MATERIAL FOR THIS EXERCISE:
───

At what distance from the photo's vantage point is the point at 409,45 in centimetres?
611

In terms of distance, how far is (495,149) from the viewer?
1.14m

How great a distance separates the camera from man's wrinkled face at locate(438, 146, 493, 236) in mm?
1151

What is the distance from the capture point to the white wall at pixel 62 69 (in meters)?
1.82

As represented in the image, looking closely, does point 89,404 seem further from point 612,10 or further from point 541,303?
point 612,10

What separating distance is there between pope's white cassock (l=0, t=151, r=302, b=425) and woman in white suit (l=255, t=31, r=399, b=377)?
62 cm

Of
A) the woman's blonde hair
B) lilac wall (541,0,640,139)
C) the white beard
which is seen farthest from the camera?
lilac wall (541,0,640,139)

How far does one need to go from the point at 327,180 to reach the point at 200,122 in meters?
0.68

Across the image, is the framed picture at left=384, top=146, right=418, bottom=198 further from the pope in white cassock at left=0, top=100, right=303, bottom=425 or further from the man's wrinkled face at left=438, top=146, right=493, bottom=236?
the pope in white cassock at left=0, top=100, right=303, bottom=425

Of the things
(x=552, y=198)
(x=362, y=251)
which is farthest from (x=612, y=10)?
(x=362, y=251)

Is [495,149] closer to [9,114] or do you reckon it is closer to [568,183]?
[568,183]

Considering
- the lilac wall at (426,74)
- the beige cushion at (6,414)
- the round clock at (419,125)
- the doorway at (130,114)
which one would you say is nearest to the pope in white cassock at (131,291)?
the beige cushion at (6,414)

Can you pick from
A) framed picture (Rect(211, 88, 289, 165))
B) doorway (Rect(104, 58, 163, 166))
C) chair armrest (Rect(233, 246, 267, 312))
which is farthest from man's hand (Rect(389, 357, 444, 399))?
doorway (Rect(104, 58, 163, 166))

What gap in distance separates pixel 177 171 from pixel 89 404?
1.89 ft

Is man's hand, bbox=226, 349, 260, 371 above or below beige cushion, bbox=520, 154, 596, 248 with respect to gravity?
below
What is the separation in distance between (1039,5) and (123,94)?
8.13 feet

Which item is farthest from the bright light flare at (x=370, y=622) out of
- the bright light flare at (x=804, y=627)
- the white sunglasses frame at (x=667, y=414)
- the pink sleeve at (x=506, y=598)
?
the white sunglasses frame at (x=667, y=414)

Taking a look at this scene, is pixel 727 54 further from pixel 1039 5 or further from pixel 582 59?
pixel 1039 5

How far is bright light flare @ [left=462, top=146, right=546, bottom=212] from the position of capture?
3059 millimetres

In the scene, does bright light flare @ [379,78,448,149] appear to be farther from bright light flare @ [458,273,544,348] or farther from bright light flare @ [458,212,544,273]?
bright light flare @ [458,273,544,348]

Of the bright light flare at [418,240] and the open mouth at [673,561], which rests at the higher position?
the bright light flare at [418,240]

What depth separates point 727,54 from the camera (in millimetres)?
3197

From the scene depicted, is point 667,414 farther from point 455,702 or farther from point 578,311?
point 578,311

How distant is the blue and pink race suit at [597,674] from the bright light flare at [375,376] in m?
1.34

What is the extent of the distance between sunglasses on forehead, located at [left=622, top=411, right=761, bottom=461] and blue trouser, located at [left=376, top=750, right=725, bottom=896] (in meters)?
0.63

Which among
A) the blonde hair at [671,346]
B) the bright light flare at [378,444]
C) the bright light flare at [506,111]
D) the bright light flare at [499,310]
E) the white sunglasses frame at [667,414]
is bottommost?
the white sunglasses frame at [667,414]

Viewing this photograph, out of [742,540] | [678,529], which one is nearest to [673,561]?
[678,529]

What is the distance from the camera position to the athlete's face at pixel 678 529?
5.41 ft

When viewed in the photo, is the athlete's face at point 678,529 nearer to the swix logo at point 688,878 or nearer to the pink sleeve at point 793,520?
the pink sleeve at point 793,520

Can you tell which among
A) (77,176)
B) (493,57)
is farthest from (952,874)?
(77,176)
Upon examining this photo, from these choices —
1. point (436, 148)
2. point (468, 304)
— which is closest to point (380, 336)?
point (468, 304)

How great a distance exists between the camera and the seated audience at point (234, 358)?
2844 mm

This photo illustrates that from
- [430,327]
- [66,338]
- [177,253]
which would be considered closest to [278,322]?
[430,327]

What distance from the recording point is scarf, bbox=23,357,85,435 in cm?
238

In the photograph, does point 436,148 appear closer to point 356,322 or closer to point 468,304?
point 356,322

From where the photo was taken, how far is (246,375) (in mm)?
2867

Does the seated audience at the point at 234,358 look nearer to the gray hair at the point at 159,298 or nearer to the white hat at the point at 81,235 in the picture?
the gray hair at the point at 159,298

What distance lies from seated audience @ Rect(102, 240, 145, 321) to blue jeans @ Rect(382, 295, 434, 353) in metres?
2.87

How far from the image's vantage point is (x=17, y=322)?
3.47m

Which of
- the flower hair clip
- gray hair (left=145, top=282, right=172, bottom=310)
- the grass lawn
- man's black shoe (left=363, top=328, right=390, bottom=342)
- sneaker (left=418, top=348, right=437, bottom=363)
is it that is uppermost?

───

REQUIRED WORK: Please output every record, keeping each line exact.

RESULT OF THE TASK:
At what distance from the photo's vantage point is the point at 409,45 in centimetres?
611

In terms of distance, how far is (495,149) from the viewer?
1.14m

How great a distance separates the camera from man's wrinkled face at locate(438, 146, 493, 236) in mm?
1151

What is the distance from the capture point to the white wall at pixel 62 69 (in meters)?
1.82

As represented in the image, looking closely, does point 89,404 seem further from point 612,10 or further from point 541,303?
point 612,10

What separating distance is there between pope's white cassock (l=0, t=151, r=302, b=425) and woman in white suit (l=255, t=31, r=399, b=377)?
62 cm

Of
A) the woman's blonde hair
B) lilac wall (541,0,640,139)
C) the white beard
which is seen farthest from the camera?
lilac wall (541,0,640,139)

How far does one need to go from the point at 327,180 to reach the point at 200,122 in meters?
0.68

Across the image, is the framed picture at left=384, top=146, right=418, bottom=198 further from the pope in white cassock at left=0, top=100, right=303, bottom=425 or further from the man's wrinkled face at left=438, top=146, right=493, bottom=236?
the pope in white cassock at left=0, top=100, right=303, bottom=425

Of the things
(x=552, y=198)
(x=362, y=251)
which is farthest from (x=612, y=10)?
(x=362, y=251)

Is [495,149] closer to [9,114] or do you reckon it is closer to [568,183]?
[568,183]

Considering
- the lilac wall at (426,74)
- the beige cushion at (6,414)
- the round clock at (419,125)
- the doorway at (130,114)
which one would you say is nearest to the pope in white cassock at (131,291)?
the beige cushion at (6,414)

Can you pick from
A) framed picture (Rect(211, 88, 289, 165))
B) doorway (Rect(104, 58, 163, 166))
C) chair armrest (Rect(233, 246, 267, 312))
which is farthest from man's hand (Rect(389, 357, 444, 399))?
doorway (Rect(104, 58, 163, 166))

What gap in distance separates pixel 177 171 from pixel 89 404?
1.89 ft

Is man's hand, bbox=226, 349, 260, 371 above or below beige cushion, bbox=520, 154, 596, 248 with respect to gravity?
below
What is the separation in distance between (1039,5) and (123,94)?
8.13 feet

Which item is farthest from the bright light flare at (x=370, y=622) out of
- the bright light flare at (x=804, y=627)
- the white sunglasses frame at (x=667, y=414)
- the pink sleeve at (x=506, y=598)
?
the white sunglasses frame at (x=667, y=414)

Taking a look at this scene, is pixel 727 54 further from pixel 1039 5 or further from pixel 582 59?
pixel 1039 5

How far is bright light flare @ [left=462, top=146, right=546, bottom=212] from the position of capture?
3059 millimetres

In the scene, does bright light flare @ [379,78,448,149] appear to be farther from bright light flare @ [458,273,544,348] or farther from bright light flare @ [458,212,544,273]?
bright light flare @ [458,273,544,348]

Of the bright light flare at [418,240] and the open mouth at [673,561], which rests at the higher position?
the bright light flare at [418,240]

What depth separates point 727,54 from the camera (in millimetres)?
3197

From the scene depicted, is point 667,414 farther from point 455,702 or farther from point 578,311?
point 578,311

How distant is the blue and pink race suit at [597,674] from the bright light flare at [375,376] in m?
1.34

What is the extent of the distance between sunglasses on forehead, located at [left=622, top=411, right=761, bottom=461] and blue trouser, located at [left=376, top=750, right=725, bottom=896] (in meters)?
0.63

Which among
A) the blonde hair at [671,346]
B) the bright light flare at [378,444]
C) the bright light flare at [506,111]
D) the bright light flare at [499,310]
E) the white sunglasses frame at [667,414]
is bottommost?
the white sunglasses frame at [667,414]

Viewing this photograph, out of [742,540] | [678,529], which one is nearest to [673,561]?
[678,529]

What is the distance from the camera position to the athlete's face at pixel 678 529?
5.41 ft

When viewed in the photo, is the athlete's face at point 678,529 nearer to the swix logo at point 688,878 or nearer to the pink sleeve at point 793,520?
the pink sleeve at point 793,520

Can you tell which among
A) (77,176)
B) (493,57)
is farthest from (952,874)?
(77,176)
Upon examining this photo, from these choices —
1. point (436, 148)
2. point (468, 304)
— which is closest to point (380, 336)?
point (468, 304)

How great a distance exists between the camera and the seated audience at point (234, 358)?
2844 mm

This photo illustrates that from
- [430,327]
- [66,338]
- [177,253]
which would be considered closest to [278,322]?
[430,327]

What distance from the recording point is scarf, bbox=23,357,85,435 in cm?
238

In the photograph, does point 436,148 appear closer to point 356,322 or closer to point 468,304?
point 356,322

From where the photo was taken, how far is (246,375) (in mm)?
2867

Does the seated audience at the point at 234,358 look nearer to the gray hair at the point at 159,298 or nearer to the white hat at the point at 81,235 in the picture?
the gray hair at the point at 159,298

What distance lies from seated audience @ Rect(102, 240, 145, 321) to blue jeans @ Rect(382, 295, 434, 353) in metres?
2.87

How far from the image's vantage point is (x=17, y=322)?
3.47m

Which of
- the flower hair clip
- gray hair (left=145, top=282, right=172, bottom=310)
- the grass lawn
- man's black shoe (left=363, top=328, right=390, bottom=342)
- sneaker (left=418, top=348, right=437, bottom=363)
is it that is uppermost?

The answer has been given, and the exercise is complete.